The ECB said on Thursday that the total envelope need not be used in full if "favorable financing conditions can be maintained with asset purchase flows that do not exhaust the envelope over the net purchase horizon of the PEPP," but added that the envelope can also be recalibrated to maintain favorable financing conditions and counter pandemic shock.

The ECB's decision to hold fire came at a time when European countries are still struggling to bring down new COVID-19 cases. Germany, the currency bloc's largest economy, decided this week to extend its strict lockdown measures until mid-February. In France, a nationwide curfew starting at 6 p.m. was put into effect over the weekend.

It was worried that the fresh round of containment measures could again weigh on the eurozone economy that was seen slowly recovering from the immediate economic fallout in the third quarter last year.

In December, the ECB staff forecast the euro area annual real GDP growth at minus 7.3 percent in 2020 and 3.9 percent in 2021 in a baseline scenario.

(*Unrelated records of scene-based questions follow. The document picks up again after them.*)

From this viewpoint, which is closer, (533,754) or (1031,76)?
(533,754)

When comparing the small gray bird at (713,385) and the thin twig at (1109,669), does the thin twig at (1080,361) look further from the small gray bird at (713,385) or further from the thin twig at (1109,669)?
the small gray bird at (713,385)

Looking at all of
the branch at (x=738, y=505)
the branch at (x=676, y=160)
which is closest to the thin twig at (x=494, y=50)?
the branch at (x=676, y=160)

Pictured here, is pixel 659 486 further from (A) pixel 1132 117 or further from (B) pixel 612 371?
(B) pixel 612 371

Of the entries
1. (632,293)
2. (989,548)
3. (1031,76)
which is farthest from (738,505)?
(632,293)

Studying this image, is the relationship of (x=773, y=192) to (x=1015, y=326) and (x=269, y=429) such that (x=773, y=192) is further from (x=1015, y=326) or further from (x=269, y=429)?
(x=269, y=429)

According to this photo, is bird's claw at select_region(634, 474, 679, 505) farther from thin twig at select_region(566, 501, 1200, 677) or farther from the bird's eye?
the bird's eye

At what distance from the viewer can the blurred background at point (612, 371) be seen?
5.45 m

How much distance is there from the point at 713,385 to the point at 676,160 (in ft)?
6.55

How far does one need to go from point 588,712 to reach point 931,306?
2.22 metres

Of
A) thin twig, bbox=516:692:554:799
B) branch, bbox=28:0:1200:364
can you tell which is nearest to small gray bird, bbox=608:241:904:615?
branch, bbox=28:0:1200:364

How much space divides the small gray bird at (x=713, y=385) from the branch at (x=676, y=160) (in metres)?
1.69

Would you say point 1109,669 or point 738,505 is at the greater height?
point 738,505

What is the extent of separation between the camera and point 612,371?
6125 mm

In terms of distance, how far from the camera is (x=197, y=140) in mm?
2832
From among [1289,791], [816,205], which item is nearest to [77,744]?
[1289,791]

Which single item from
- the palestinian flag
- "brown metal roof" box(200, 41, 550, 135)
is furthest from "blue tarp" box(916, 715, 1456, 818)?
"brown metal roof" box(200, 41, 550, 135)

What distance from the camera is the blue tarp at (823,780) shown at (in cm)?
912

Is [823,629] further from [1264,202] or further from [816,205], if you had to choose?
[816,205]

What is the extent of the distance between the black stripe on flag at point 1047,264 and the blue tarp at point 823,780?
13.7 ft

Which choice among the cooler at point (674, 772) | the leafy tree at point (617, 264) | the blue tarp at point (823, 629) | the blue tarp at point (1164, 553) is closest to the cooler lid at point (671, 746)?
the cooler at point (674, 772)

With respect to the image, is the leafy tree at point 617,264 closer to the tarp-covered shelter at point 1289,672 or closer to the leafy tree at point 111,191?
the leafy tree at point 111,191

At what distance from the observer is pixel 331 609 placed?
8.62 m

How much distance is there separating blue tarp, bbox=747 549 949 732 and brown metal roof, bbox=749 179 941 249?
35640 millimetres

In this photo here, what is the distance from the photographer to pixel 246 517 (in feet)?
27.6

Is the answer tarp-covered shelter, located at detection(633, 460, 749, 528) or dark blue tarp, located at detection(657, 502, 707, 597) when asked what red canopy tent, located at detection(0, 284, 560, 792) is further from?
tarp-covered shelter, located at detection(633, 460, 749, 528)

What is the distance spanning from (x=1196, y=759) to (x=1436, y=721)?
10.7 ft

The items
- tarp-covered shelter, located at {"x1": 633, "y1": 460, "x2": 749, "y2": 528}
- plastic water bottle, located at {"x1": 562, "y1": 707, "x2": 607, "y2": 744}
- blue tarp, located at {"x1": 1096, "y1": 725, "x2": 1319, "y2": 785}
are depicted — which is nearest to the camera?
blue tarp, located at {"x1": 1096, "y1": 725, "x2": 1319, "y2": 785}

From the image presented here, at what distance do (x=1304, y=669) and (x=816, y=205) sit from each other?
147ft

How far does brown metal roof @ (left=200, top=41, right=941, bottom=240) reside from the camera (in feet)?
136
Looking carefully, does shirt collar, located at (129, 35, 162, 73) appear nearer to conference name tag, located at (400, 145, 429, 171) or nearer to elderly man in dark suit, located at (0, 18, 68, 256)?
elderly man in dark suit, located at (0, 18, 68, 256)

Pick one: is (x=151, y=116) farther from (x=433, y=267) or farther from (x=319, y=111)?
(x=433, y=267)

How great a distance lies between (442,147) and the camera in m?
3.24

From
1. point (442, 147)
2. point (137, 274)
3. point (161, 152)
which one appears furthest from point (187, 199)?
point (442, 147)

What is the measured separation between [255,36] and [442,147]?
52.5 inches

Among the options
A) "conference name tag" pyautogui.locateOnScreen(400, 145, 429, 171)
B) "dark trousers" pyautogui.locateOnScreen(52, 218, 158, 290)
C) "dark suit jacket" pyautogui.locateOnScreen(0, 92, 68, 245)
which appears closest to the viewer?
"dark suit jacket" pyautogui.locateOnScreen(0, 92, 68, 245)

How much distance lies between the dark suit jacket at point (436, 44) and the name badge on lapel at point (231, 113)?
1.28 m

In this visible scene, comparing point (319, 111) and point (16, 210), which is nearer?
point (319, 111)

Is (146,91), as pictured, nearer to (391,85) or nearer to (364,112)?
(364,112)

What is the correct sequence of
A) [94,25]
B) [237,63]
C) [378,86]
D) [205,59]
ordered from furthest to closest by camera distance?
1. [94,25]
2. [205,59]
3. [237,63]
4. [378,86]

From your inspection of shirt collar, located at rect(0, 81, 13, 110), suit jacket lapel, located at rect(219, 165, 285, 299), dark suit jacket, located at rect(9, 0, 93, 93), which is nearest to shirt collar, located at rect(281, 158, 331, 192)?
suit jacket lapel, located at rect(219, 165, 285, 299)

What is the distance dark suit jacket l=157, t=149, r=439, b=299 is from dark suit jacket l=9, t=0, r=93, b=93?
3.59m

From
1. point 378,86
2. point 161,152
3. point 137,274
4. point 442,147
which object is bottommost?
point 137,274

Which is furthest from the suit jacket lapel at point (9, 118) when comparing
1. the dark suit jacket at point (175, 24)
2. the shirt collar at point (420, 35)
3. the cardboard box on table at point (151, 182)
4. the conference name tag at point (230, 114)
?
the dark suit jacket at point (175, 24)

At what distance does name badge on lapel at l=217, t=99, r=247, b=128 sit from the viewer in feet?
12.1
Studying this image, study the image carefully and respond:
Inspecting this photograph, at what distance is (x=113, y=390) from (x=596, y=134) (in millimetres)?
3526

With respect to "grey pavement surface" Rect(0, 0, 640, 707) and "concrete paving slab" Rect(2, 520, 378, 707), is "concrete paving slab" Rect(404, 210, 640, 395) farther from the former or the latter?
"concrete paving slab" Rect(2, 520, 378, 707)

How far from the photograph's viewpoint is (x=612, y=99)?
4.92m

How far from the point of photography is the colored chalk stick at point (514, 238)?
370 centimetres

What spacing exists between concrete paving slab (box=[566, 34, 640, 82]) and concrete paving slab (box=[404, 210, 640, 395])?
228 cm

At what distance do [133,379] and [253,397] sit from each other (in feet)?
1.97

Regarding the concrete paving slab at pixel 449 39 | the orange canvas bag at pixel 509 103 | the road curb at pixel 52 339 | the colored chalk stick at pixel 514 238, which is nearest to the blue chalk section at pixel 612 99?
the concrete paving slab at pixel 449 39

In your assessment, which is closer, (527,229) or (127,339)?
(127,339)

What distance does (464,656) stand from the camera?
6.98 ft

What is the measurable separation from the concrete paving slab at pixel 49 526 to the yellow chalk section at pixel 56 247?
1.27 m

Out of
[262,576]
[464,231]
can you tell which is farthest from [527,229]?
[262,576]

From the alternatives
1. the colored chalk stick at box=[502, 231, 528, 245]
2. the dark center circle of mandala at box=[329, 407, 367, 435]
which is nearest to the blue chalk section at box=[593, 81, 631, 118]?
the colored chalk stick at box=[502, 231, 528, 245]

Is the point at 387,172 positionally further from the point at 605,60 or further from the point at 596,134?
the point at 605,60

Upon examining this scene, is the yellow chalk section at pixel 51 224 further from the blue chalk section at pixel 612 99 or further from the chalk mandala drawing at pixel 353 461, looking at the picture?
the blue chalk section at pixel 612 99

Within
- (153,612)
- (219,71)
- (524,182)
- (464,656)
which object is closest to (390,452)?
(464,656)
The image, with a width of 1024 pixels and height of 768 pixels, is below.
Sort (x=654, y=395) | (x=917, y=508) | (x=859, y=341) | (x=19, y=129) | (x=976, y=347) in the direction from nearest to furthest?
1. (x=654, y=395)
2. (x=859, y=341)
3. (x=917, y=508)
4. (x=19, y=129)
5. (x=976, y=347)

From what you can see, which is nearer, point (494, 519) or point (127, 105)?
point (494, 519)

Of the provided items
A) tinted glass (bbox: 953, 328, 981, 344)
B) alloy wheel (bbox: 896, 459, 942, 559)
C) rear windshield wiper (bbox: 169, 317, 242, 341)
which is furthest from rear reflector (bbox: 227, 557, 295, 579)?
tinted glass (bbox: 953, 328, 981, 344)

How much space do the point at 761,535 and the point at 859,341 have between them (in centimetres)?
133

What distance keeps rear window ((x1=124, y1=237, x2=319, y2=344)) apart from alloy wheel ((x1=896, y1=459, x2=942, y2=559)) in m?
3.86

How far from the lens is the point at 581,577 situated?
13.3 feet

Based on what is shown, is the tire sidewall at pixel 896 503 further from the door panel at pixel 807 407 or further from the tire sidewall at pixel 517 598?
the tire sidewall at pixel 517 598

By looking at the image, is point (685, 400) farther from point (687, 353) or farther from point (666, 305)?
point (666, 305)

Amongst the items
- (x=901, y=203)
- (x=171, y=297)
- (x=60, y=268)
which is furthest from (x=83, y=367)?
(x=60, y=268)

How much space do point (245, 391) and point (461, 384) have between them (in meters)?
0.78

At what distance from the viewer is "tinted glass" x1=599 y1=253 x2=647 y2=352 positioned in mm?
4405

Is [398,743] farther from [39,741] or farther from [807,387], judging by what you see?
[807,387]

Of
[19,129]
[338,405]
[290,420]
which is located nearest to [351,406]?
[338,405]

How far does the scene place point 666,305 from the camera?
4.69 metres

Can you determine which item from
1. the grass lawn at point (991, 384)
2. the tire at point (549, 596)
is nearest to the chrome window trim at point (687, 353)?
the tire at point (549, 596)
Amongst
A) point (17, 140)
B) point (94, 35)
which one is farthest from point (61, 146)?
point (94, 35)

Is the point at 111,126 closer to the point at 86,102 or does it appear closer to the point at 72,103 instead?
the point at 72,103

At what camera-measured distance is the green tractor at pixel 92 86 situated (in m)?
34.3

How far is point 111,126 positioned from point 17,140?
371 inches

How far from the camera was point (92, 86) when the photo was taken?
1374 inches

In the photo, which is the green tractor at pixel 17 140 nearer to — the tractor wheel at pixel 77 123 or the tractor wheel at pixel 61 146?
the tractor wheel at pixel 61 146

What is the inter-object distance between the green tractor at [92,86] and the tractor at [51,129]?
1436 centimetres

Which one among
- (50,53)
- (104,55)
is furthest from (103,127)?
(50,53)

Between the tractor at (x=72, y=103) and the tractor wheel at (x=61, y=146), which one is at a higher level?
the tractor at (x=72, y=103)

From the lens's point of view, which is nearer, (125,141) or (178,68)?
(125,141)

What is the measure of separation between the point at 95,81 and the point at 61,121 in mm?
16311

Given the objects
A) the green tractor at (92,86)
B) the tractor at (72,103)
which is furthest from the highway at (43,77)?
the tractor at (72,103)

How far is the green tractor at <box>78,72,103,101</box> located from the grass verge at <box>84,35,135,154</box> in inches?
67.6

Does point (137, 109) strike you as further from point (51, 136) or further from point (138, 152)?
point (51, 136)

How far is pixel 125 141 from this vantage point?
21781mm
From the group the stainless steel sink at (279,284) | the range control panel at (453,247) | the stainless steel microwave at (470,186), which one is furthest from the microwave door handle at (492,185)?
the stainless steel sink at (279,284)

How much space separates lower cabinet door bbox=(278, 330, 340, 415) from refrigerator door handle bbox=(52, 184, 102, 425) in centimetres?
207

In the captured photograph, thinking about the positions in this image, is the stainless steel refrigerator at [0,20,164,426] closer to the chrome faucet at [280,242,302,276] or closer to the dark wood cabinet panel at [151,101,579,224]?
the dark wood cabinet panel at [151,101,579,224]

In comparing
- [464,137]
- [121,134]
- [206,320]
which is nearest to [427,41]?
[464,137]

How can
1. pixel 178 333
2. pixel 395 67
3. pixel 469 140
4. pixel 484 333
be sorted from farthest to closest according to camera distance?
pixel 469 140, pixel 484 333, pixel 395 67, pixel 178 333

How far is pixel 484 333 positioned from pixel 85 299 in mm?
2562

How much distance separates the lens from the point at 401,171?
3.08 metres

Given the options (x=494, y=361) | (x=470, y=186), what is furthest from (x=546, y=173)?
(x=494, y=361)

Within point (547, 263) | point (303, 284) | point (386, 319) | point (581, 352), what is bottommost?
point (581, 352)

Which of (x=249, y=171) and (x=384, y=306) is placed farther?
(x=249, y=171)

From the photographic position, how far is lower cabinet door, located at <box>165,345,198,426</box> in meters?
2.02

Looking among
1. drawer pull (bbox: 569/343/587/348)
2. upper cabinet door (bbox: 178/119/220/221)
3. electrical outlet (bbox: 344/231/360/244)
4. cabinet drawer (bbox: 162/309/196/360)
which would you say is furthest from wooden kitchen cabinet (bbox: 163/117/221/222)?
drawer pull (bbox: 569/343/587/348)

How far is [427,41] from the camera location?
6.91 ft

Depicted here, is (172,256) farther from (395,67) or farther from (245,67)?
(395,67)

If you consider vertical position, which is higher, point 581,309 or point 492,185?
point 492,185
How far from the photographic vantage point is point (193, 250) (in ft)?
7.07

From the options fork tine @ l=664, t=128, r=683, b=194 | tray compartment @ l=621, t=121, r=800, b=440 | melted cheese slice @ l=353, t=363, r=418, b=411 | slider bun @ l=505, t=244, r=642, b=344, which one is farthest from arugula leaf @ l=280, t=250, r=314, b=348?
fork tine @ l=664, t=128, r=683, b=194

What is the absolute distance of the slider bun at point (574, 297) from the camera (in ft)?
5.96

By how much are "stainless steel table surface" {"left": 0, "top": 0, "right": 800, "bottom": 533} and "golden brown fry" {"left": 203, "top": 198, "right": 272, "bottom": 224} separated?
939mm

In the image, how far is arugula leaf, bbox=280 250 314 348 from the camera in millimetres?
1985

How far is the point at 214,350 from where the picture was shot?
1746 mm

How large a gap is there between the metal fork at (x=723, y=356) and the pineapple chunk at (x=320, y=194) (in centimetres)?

ECB President Christine Lagarde said on Thursday that the December macro-economic projections are "still broadly valid."

Lagarde said the risks surrounding the euro area growth outlook "remain tilted to the downside but less pronounced."

She cited encouraging signals including the news about the prospects for the global economy, the agreement on future EU-UK relations and the start of vaccination campaigns. Yet the ongoing pandemic and its implications for economic and financial conditions will be a source of the downside risks, she said.

The central bank president stressed that an important variant for the implementation of the PEPP is the so-called "favorable financing conditions," which would be assessed in a holistic approach, taken into account multiple indicators across all sectors, and also relative to the inflation dynamics.

Lagarde also reiterated the ECB's stance on the appreciation of the euro, which appeared to be a shared concern for journalists and analysts. "We will also continue to monitor developments in the exchange rate with regard to their possible implications for the medium-term inflation outlook," she said.

Meanwhile, a lot of attention has been given to the vaccine roll-out in Europe. Portugal's Prime Minister Antonio Costa told European parliamentarians on Wednesday that the vaccination campaign and economic and social recovery are the top priorities of the Portuguese Presidency of the Council of the EU.

While the roll-out of vaccines allows for greater confidence in the resolution of the COVID-19 health crisis, it will take time until widespread immunity is achieved, and further adverse developments related to the pandemic cannot be ruled out, Lagarde said on Thursday.

The EU in late December approved the use of two coronavirus vaccines. The European Commission on Tuesday called on member states to speed up the vaccination campaigns, with a target to inoculate 70 percent of the adult population by summer.

Meanwhile, 237 candidate vaccines are still being developed worldwide -- 64 of them in clinical trials -- in countries including Germany, China, Russia, Britain and the United States, according to information released by the World Health Organization on Jan. 15.